Вернулась через четверть часа с полусонной и зареванной дочкой на руках.
– Ой, а кто это пришел? Кто это у нас так громко плачет? – заворковала Алла Арнольдовна. – Машуля, солнышко, иди к бабушке на ручки.
Но малышка, хныкнув, отвернула от неё мокрое личико и уткнулась Инне в плечо. Алла Арнольдовна обиженно поджала губы.
– Капризная девочка растет.
– Мама, ей всего восемь месяцев. Это нормально, когда дети в таком возрасте плачут. Особенно когда их будят раньше времени. К тому же Маша прибаливает.
– А что с ней? Врача вызывала?
– Конечно. Приходила с участка незадолго до тебя. Ничего страшного, сказала.
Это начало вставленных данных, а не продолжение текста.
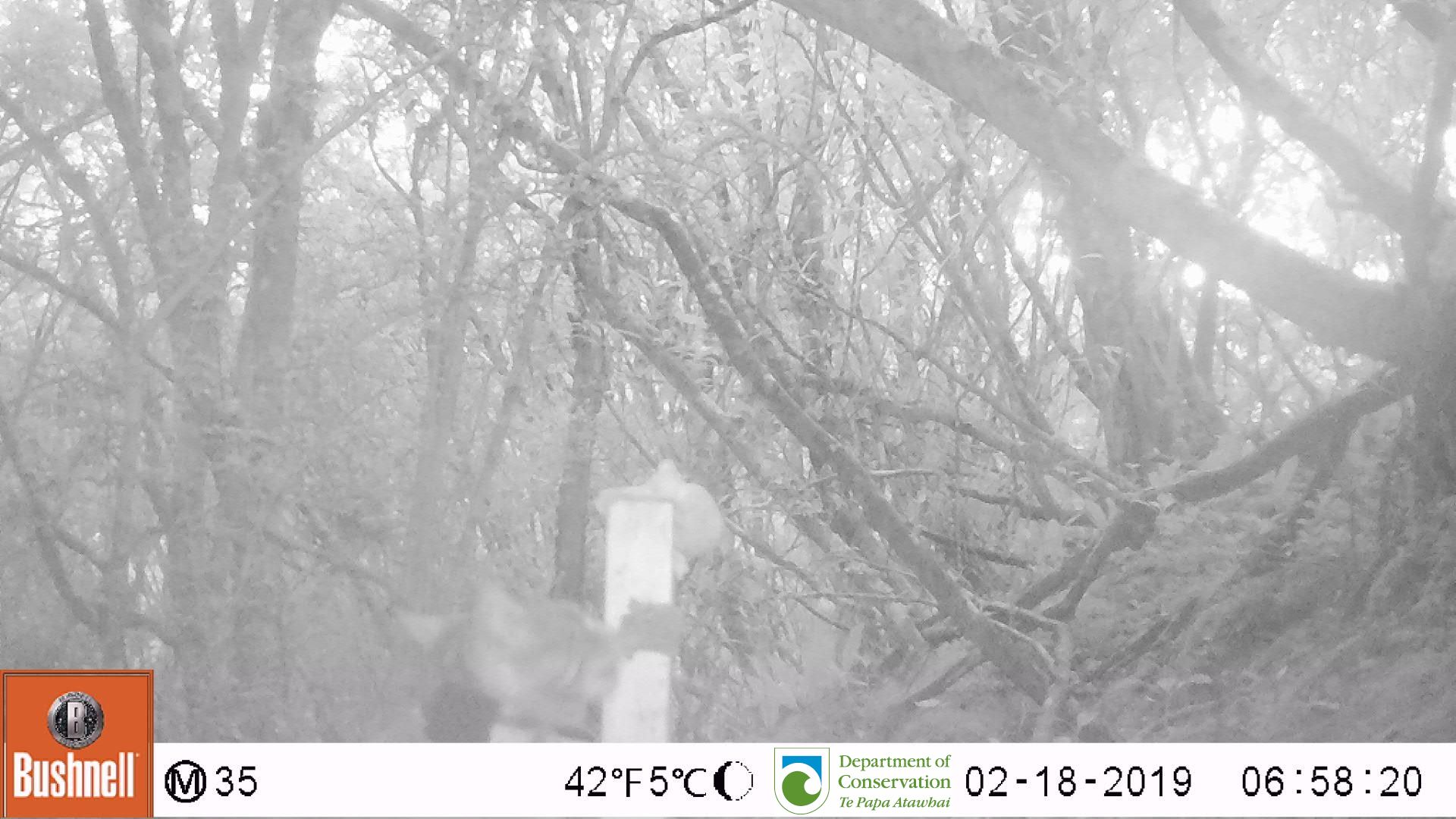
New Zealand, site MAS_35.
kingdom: Animalia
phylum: Chordata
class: Mammalia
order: Carnivora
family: Felidae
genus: Felis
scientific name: Felis catus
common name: domestic cat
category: cat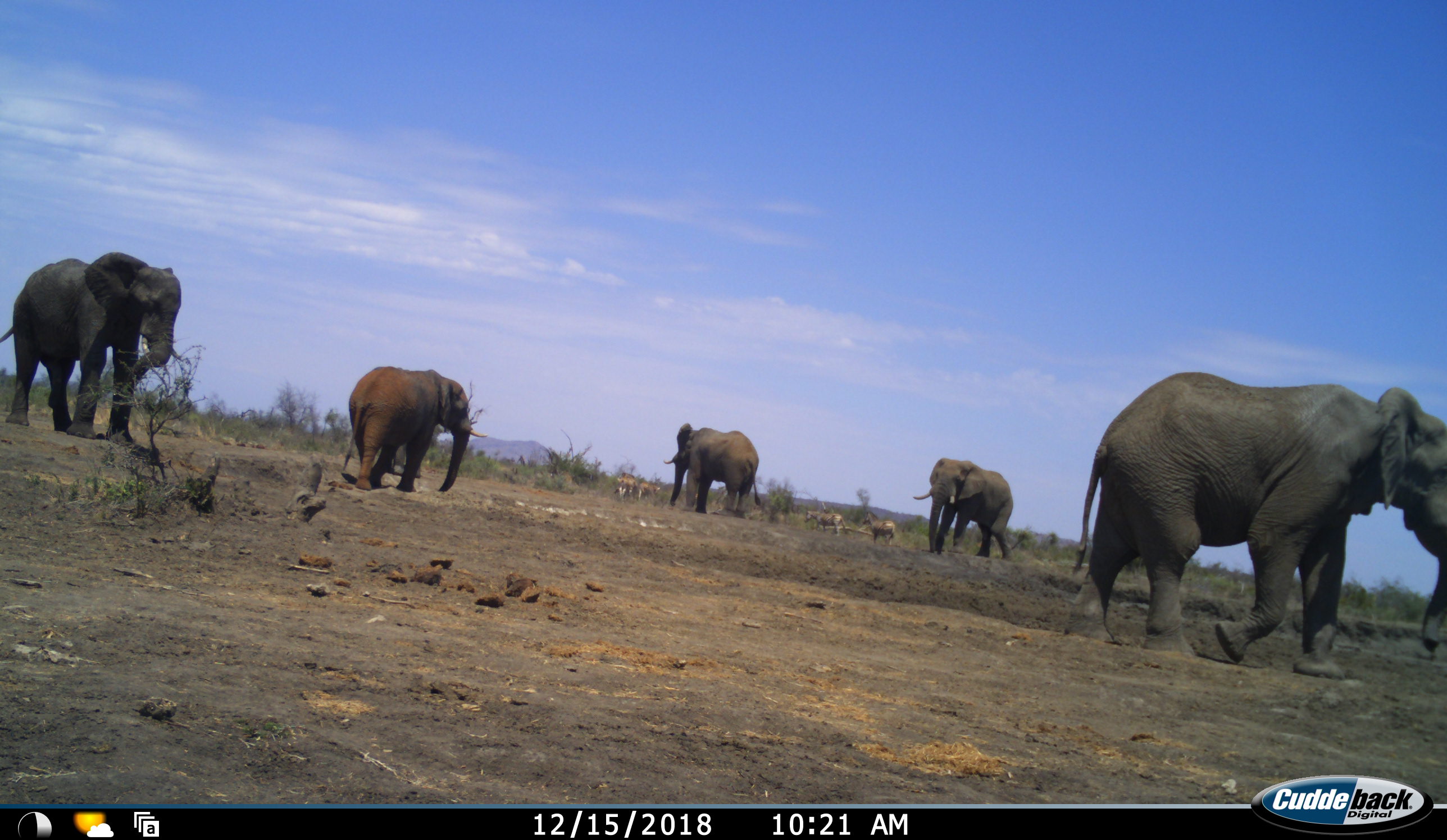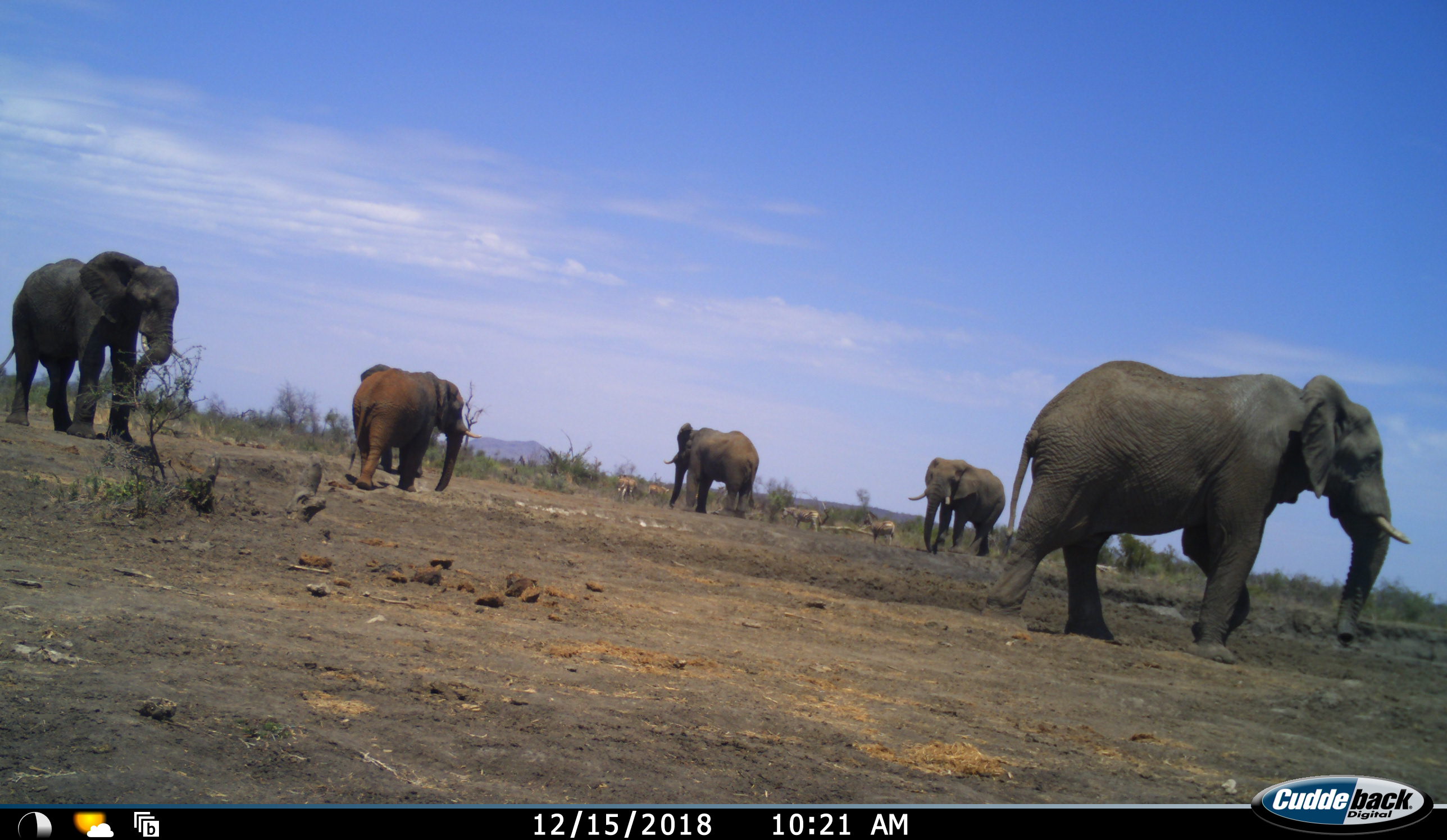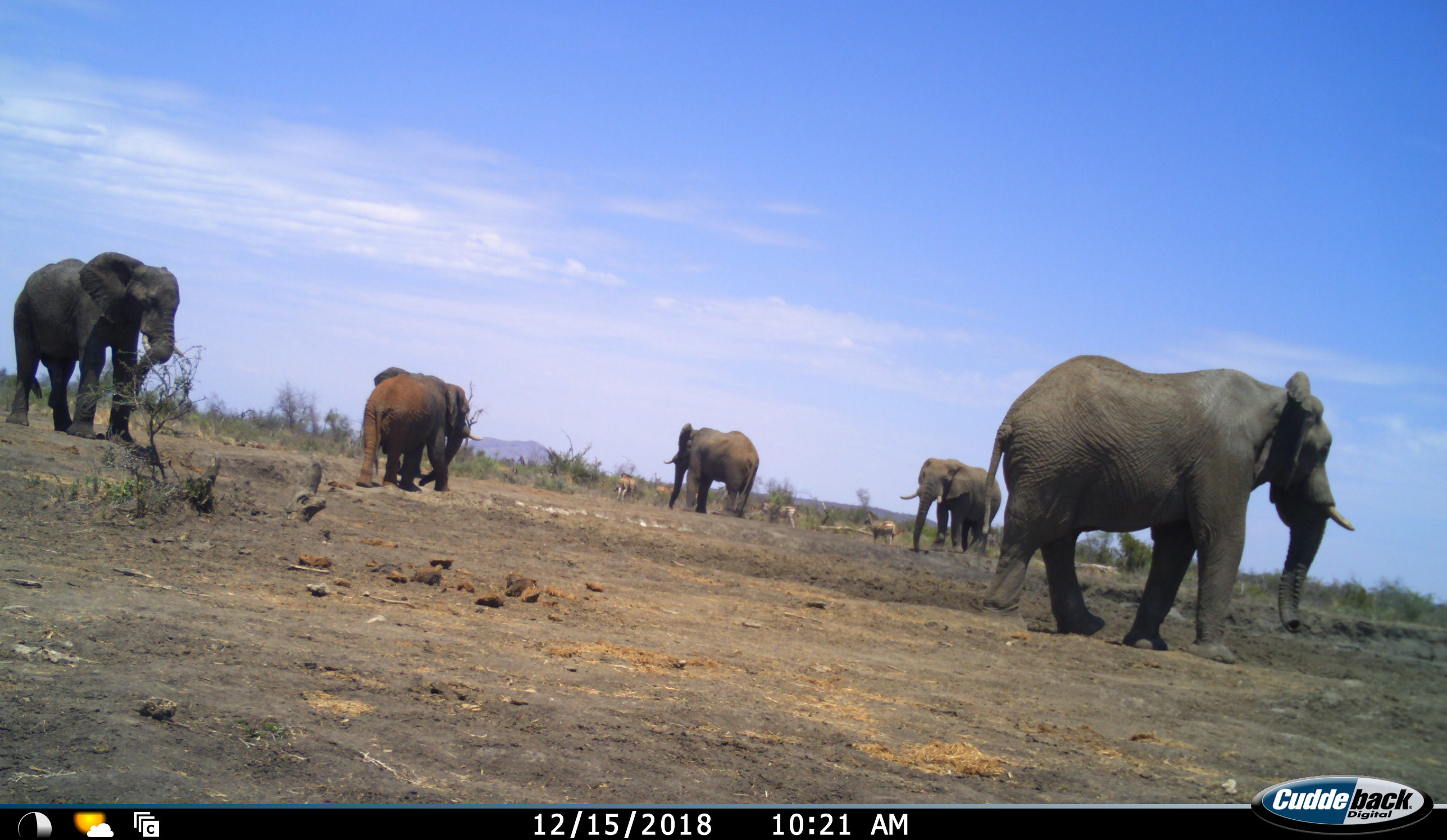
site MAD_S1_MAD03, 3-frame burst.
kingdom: Animalia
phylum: Chordata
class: Mammalia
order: Proboscidea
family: Elephantidae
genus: Loxodonta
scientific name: Loxodonta africana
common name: african bush elephant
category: elephant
Elephant (african bush elephant) (Loxodonta africana), count 5. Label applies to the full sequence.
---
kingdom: Animalia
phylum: Chordata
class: Mammalia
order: Perissodactyla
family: Equidae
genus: Equus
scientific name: Equus quagga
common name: plains zebra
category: zebraplains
Zebraplains (plains zebra) (Equus quagga), count 5. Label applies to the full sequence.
Простыла немного…
– Одевать теплее надо ребенка, когда гулять идешь.
– Я и так…
– Знаю я твоё и так… А за Митей, кстати, ещё не пора? – спросила мать.
– Митю сегодня Никита должен забрать.
– И ты после всего доверяешь ему сына? – вскинулась Алла Арнольдовна. – Другая и близко этого мерзавца к ребёнку не подпустила бы.
– Мама, Никита вообще-то Митин отец.
– Отец? – фыркнула мать. – Нашла тоже отца. Отец, настоящий отец, думает не о себе, не о своих удовольствиях, не о том, в чью бы койку прыгнуть, а о семье. Настоящий отец заботится, обеспечивает. Но что-то я ничего этого не вижу. И чему он в будущем может научить Митю? Как по бабам таскаться?
– Мама!
Маша тотчас заплакала и не умолкала до тех пор, пока Инна не начала её кормить.
– Маша такая нервная, потому что чувствует, что у вас всё плохо, – авторитетно изрекла мать. – Дети всегда такое чувствуют. Я недавно по телевизору смотрела передачу, там психолог выступал…
Инна промолчала, уже не хотелось ни спорить, ни оправдываться. И слушать её тоже не хотелось. Каждая встреча с матерью и прежде изматывала её морально, а сейчас так и вовсе высасывала последние силы.
Хотя какие там силы? Никаких сил уже не осталось. Максимум – рефлексы. Инна жила в аду. В аду, который творился у неё в душе. Уже двадцать восемь дней.
Каждое утро, каждый день, каждый вечер и, особенно, каждую ночь она терпела эту раздирающую сердце боль. И никак не становилось легче…⠀⠀⠀⠀⠀⠀⠀⠀⠀⠀⠀⠀⠀⠀⠀⠀⠀⠀⠀⠀⠀⠀
глава 2
Инна сама удивлялась, как сумела выдержать эти проклятые двадцать восемь дней и не умереть от тоски, не сойти с ума от горя, не задохнуться от боли. И не покончить со всем разом…
Впрочем, тут как раз понятно – это всё дети. С ними тяжело. И раньше было тяжело, а сейчас, одной, – особенно. Они связывают по рукам и ногам, порой раздражают и даже злят до белого каления, но именно они – та соломинка, которая держит её на плаву и не дает пойти ко дну. Только Маша и Митя, сами того не ведая, не дают совершить непоправимое.
Инну гнуло, ломало, корежило. Ночами она глотала слезы и тихо выла в подушку, чтобы не разбудить детей, и в отчаянии шептала: «Я больше не могу так… не могу так больше… Подлец… предатель… Как ты мог так со мной… с нами? Как ты мог предать меня? Ты же клялся… любить обещал вечно… Я же тебе верила… не могу так больше…».
Но ровно в шесть тридцать она вставала, готовила Мите завтрак, собирала его на уроки.
Школа находилась в двух остановках от дома. И что самое опасное – по пути надо было пересечь очень оживленный перекресток. Раньше Митю всегда отвозил Никита. Теперь приходилось договариваться с соседской девчонкой-десятиклассницей. За небольшую приплату девчонка провожала сына до самого класса.
Забирали они его с Никитой по очереди, не строго, а как придется. Сегодня вот должна была пойти за Митей Инна, но дочка после обеда вдруг затемпературила. Пришлось звонить в поликлинику, вызывать участкового педиатра, а Никите писать смску. Просить, чтобы сегодня забрал ребенка он.